* [La consigne]
Réécrivez sous forme de liste JSON de chaînes les lignes des données en commençant à celle qui contient « What is the numeric » et en terminant à la fin des données, avec une chaîne par ligne et sans les lignes vides. Omettez les images dans la réponse.
***
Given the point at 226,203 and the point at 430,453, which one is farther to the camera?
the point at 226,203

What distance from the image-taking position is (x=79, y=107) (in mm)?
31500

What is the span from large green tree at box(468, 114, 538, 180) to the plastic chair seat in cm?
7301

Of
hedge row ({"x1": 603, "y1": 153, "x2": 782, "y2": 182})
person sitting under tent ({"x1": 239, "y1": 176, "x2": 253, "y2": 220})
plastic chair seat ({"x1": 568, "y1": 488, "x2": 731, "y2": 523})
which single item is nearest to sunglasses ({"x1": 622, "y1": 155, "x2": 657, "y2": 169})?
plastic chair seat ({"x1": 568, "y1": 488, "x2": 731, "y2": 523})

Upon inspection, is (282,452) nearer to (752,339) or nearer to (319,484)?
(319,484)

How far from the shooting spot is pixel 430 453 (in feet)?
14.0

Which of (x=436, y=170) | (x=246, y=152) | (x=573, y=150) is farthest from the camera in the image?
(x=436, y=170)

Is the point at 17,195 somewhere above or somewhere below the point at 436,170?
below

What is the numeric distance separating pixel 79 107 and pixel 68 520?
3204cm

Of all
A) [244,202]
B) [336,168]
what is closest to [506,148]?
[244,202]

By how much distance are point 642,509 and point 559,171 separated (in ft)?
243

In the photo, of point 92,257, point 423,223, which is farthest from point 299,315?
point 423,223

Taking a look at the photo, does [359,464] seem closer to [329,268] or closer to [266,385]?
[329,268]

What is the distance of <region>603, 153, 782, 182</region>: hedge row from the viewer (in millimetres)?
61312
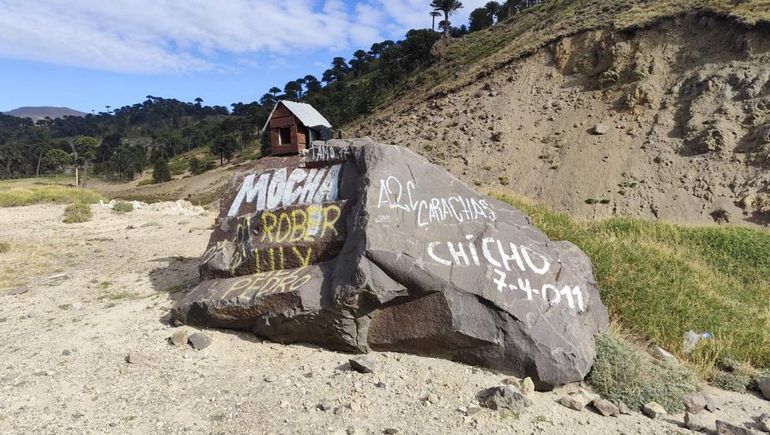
***
* [Réponse rédigée]
[
  "What is the numeric distance separating pixel 79 107 and pixel 68 520?",
  "3204cm",
  "Of all",
  "A) [244,202]",
  "B) [336,168]",
  "what is closest to [506,148]?",
  "[244,202]",
  "By how much distance are point 642,509 and point 559,171 separated (in ft)?",
  "243",
  "In the photo, of point 92,257, point 423,223, which is farthest from point 299,315?",
  "point 423,223",
  "Taking a look at the photo, does [359,464] seem closer to [329,268] or closer to [266,385]?",
  "[329,268]",
  "What is the distance of <region>603, 153, 782, 182</region>: hedge row from the viewer (in millimetres)?",
  "61312"
]